Epistimologi Kesetaraan
Gender dalam Perspektif Islam
Sebelum Islam datang, posisi perempuan berada pada
strata sosial yang tidak imbang dibandingkan dengan strata sosial laki-laki.
Selama berabad-abad kaum perempuan terus menerus berada di bawah dominasi kaum
laki-laki. Perempuan dijadikan boneka-boneka istana untuk memuaskan nafsu para
raja atau penguasa, bahkan perempuan juga dijadikan seperti barang yang dapat
diperjualbelikan. Dalam kehidupan rumah tangga, kedudukan perempuan sepenuhnya
berada pada kekuasaan suaminya. Perempuan tidak memiliki hak-hak yang
semestinya. Kondisi perempuan seperti ini hampir terjadi di semua bangsa
terkenal di dunia pada waktu itu, seperti bangsa Yunani, Romawi, Cina, India,
Persia, dan lain sebagainya (al-Barik, 1997: 5-8 dan N.M. Shaikh, 1991: 2-5).

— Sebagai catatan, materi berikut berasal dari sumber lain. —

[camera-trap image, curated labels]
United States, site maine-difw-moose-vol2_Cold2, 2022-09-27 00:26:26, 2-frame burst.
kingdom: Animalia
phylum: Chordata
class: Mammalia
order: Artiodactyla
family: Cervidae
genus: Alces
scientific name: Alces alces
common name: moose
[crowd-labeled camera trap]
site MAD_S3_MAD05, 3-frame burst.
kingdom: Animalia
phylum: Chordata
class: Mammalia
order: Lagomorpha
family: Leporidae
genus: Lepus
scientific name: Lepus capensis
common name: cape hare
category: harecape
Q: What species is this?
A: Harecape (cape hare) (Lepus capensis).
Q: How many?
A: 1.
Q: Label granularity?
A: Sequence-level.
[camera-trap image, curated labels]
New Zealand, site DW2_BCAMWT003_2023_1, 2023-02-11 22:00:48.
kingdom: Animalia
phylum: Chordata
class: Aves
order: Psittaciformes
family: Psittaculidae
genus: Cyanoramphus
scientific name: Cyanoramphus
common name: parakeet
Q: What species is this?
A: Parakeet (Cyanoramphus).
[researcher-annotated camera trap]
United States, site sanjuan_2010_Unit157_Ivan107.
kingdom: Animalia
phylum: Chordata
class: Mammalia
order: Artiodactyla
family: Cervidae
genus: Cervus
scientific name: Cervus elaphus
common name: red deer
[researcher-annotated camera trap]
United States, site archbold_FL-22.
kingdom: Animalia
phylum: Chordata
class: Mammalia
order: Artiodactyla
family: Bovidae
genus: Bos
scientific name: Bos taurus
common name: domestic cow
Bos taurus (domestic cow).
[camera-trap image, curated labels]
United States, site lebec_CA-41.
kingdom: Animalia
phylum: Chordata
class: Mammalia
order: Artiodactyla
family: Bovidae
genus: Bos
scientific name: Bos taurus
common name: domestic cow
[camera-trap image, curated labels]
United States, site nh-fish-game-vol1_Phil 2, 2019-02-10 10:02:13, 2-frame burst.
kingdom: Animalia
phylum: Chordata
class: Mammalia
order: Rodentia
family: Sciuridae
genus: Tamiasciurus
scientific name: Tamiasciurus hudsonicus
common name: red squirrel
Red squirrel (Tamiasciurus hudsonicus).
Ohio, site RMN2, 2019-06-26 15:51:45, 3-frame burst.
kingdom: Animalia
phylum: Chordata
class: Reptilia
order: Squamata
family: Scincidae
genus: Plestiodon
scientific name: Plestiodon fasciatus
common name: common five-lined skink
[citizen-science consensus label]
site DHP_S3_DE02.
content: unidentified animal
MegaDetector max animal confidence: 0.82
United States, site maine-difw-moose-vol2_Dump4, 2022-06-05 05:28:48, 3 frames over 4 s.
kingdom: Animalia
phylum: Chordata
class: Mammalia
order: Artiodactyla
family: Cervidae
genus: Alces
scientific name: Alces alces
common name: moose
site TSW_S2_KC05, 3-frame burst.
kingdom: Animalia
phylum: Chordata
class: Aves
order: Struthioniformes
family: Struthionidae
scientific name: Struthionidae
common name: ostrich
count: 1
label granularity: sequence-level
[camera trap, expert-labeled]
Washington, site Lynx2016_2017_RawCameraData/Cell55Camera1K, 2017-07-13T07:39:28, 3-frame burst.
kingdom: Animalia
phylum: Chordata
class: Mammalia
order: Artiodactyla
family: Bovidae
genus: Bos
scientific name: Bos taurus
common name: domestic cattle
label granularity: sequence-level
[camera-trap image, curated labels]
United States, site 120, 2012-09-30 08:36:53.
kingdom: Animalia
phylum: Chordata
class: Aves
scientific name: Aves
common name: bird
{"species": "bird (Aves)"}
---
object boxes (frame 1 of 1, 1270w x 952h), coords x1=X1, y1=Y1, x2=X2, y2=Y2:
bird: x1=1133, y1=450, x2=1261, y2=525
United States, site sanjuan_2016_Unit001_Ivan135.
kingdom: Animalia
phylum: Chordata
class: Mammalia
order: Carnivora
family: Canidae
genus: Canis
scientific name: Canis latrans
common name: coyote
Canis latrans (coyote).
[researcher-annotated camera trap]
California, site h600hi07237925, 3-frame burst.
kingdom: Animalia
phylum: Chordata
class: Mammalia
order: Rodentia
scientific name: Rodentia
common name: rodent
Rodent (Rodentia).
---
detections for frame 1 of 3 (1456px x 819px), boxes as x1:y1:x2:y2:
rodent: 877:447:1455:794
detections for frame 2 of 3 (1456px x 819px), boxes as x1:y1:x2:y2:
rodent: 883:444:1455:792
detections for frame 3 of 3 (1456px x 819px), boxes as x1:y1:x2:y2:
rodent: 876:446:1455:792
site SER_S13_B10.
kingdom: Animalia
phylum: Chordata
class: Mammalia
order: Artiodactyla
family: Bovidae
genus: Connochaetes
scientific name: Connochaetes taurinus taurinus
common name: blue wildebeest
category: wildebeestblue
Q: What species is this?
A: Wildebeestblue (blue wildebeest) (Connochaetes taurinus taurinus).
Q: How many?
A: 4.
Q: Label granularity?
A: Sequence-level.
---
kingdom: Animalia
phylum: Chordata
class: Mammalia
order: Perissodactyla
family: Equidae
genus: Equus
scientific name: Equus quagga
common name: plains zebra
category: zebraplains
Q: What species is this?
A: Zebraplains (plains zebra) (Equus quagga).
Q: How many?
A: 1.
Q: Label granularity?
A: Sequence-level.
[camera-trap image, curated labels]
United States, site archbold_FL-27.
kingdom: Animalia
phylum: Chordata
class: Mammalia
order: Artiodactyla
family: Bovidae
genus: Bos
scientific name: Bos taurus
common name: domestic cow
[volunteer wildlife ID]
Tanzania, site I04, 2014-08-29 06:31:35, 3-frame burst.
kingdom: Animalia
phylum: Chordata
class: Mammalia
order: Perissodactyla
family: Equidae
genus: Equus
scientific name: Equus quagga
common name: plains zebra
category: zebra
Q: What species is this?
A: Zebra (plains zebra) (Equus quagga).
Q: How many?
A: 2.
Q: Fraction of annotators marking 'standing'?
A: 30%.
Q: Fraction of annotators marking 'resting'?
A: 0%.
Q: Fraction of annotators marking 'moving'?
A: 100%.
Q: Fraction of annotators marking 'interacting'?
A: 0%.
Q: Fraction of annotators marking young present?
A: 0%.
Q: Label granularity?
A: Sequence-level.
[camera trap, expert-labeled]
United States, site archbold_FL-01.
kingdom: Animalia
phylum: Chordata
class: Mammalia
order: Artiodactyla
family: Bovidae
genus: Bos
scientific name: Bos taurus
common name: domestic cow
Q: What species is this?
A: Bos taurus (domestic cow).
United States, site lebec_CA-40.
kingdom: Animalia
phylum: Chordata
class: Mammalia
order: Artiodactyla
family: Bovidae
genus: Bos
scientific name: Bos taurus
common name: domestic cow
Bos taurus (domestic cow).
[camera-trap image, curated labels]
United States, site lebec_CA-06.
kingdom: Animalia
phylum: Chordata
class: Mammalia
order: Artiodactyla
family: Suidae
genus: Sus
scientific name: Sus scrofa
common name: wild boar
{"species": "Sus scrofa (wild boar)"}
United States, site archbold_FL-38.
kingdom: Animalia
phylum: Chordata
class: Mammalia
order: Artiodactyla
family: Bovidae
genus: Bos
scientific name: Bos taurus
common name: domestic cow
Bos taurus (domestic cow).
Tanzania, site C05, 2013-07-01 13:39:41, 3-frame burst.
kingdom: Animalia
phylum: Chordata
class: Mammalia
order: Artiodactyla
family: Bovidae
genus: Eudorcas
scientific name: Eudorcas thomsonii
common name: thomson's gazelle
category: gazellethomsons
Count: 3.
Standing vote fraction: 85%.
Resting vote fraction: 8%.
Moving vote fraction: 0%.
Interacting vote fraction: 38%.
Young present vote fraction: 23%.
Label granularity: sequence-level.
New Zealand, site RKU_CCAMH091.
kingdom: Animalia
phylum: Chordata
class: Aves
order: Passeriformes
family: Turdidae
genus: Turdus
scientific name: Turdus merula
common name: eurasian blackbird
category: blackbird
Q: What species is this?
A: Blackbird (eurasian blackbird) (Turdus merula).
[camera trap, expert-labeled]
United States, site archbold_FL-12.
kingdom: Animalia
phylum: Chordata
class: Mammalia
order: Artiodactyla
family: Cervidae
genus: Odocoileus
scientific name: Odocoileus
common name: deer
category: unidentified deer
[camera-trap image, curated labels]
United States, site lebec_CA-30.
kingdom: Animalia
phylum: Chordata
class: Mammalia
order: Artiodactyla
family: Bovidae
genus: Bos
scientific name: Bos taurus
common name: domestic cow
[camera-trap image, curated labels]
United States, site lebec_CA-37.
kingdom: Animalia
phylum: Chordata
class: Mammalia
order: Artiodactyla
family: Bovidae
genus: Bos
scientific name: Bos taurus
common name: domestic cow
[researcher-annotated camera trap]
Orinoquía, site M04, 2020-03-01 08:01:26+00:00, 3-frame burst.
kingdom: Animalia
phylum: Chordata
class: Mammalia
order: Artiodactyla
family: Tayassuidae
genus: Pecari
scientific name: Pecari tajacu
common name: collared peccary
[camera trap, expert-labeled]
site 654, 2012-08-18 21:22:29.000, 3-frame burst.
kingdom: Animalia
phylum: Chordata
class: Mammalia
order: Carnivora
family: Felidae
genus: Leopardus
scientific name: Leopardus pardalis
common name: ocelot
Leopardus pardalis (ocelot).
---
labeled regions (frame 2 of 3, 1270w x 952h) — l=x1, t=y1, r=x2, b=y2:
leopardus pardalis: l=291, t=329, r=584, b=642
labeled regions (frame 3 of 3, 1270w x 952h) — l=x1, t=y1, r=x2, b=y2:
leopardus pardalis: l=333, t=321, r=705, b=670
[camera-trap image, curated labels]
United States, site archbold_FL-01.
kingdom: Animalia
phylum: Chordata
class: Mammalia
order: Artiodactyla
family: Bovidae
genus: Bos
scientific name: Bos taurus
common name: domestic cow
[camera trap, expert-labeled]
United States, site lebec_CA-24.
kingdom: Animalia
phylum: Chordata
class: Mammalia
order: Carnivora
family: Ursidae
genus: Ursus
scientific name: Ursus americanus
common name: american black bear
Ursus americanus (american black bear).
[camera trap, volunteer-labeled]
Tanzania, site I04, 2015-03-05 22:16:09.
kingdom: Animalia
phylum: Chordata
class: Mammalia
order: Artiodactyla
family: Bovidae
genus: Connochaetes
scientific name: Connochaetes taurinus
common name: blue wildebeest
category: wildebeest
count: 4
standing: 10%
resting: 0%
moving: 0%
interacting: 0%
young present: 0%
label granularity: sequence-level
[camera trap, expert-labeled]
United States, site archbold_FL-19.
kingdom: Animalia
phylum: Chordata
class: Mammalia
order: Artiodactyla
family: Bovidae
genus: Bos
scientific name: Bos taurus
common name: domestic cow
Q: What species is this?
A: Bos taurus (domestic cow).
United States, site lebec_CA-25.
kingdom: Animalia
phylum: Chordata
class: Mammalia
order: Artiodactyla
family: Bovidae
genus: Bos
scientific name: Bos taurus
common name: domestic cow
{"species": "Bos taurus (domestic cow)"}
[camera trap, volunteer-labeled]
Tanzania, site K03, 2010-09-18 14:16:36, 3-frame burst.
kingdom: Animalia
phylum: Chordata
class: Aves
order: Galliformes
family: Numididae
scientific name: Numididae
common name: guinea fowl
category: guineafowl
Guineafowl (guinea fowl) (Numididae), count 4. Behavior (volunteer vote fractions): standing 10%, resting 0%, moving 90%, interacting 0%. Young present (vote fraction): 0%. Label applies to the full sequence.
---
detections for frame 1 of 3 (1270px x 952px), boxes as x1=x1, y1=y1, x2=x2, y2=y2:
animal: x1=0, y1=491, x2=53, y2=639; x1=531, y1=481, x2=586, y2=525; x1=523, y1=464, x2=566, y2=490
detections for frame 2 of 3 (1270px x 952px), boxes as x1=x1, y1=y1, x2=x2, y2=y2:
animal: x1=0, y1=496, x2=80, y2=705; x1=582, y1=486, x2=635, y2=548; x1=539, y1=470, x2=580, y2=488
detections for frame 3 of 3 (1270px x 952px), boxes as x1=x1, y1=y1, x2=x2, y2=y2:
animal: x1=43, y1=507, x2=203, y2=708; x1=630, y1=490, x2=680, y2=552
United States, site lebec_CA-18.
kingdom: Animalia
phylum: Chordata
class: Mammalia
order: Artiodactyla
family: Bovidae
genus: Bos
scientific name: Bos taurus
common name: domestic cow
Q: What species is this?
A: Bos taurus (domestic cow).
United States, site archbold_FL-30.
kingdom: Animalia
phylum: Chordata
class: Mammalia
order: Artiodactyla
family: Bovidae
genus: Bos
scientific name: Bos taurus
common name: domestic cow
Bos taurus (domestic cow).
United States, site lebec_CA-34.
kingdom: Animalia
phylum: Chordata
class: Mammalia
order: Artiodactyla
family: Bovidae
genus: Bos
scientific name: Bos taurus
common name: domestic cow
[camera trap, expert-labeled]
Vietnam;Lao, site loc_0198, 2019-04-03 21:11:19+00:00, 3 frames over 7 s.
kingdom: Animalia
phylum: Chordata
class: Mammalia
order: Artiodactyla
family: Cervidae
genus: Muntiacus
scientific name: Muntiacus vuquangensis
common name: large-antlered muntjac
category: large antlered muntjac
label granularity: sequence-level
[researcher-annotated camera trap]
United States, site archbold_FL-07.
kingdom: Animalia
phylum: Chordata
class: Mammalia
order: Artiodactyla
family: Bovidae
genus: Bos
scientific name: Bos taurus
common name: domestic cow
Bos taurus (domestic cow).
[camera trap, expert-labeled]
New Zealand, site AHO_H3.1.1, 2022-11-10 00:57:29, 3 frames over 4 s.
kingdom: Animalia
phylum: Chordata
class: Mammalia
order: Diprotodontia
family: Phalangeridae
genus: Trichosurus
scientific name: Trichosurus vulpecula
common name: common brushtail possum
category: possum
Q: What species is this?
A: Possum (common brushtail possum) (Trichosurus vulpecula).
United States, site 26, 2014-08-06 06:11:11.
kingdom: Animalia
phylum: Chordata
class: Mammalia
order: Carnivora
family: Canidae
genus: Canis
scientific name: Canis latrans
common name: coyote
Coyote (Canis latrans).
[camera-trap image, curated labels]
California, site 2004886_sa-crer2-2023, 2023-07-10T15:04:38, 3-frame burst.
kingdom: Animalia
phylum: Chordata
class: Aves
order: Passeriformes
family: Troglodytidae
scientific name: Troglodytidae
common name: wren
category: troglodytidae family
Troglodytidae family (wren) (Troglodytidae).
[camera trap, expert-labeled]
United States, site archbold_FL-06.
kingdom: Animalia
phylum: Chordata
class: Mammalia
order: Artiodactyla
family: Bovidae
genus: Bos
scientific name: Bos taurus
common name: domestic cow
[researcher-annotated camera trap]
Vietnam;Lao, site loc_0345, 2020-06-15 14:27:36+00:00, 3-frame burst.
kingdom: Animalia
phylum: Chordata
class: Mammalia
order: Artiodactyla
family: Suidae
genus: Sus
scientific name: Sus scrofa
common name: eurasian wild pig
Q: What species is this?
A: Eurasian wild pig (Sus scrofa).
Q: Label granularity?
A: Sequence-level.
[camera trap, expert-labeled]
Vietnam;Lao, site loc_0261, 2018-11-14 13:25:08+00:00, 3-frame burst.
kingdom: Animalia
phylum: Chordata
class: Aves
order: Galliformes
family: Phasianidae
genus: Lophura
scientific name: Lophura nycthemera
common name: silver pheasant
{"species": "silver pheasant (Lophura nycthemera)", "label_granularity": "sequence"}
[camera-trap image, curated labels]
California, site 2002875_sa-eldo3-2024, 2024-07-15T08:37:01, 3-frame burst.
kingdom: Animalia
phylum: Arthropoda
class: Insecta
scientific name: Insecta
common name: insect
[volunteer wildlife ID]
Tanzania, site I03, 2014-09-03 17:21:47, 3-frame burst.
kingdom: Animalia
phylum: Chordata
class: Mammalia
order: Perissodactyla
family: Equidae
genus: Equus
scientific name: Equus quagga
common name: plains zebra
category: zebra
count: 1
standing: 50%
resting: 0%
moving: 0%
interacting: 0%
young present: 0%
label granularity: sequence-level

Di kalangan bangsa Arab sendiri – sebelum Islam datang
– kondisi perempuan sangat memprihatinkan. Al-Kurdi menggambarkan kondisi perempuan
pada masa Jahiliah dengan panjang lebar seperti berikut: (1) perempuan
terhalang dari hak mewarisi; (2) suami berhak menceraikan isterinya seenaknya
dan dapat merujuknya kembali kapan pun dia mau, tetapi sebaliknya si isteri
sama sekali pasif dalam masalah ini; (3) tidak ada batasan dalam masalah jumlah
isteri; (4) isteri merupakan bagian dari harta peninggalan suami; (5) menanam
hidup-hidup anak perempuan suadah menjadi tradisi yang berkembang di masyarakat
Arab Jahiliah; (6) dalam rangka memperoleh anak yang baik bangsa Arab Jahiliah
menghalalkan perkawinan istibda’ (maksudnya seorang suami mengizinkan
isterinya yang telah bersih kandungannya kepada salah seorang pemimpin kabilah
yang terkenal keberaniannya, kekuatannya, kemuliaannya, dan akhlaknya supaya
isterinya bisa mengandung dari orang tersebut dan setalah itu ia kembali kepada
suaminya lagi); dan (7) adanya kebiasaan perkawinan syighar (yang
berarti pertukaran anak perempuan, yaitu apabila dua orang mempunyai dua anak
gadis dewasa yang belum kawin, mereka biasa mempertukarkan anak-anak perempuan
itu sehingga mahar bagi seorang anak perempuan dianggap telah terbayar dengan
mahar bagi si anak perempuan yang lain. Jadi, anak perempuan dari seorang ayah
berpindah tangan kepada ayah dari anak perempuan yang lain, dan sebaliknya) di
antara mereka (al-Kurdi, 1995: 23-24).
Pada perkembangan selanjutnya, lahirnya politik
demokrasi serta munculnya sistem ekonomi sosialis dan kapitalis di Barat
memberikan kesadaran baru terhadap hak-hak perempuan. Kaum perempuan tidak mau
lagi ditindas sebagaimana yang mereka alami di tengah-tengah masyarakat feodal.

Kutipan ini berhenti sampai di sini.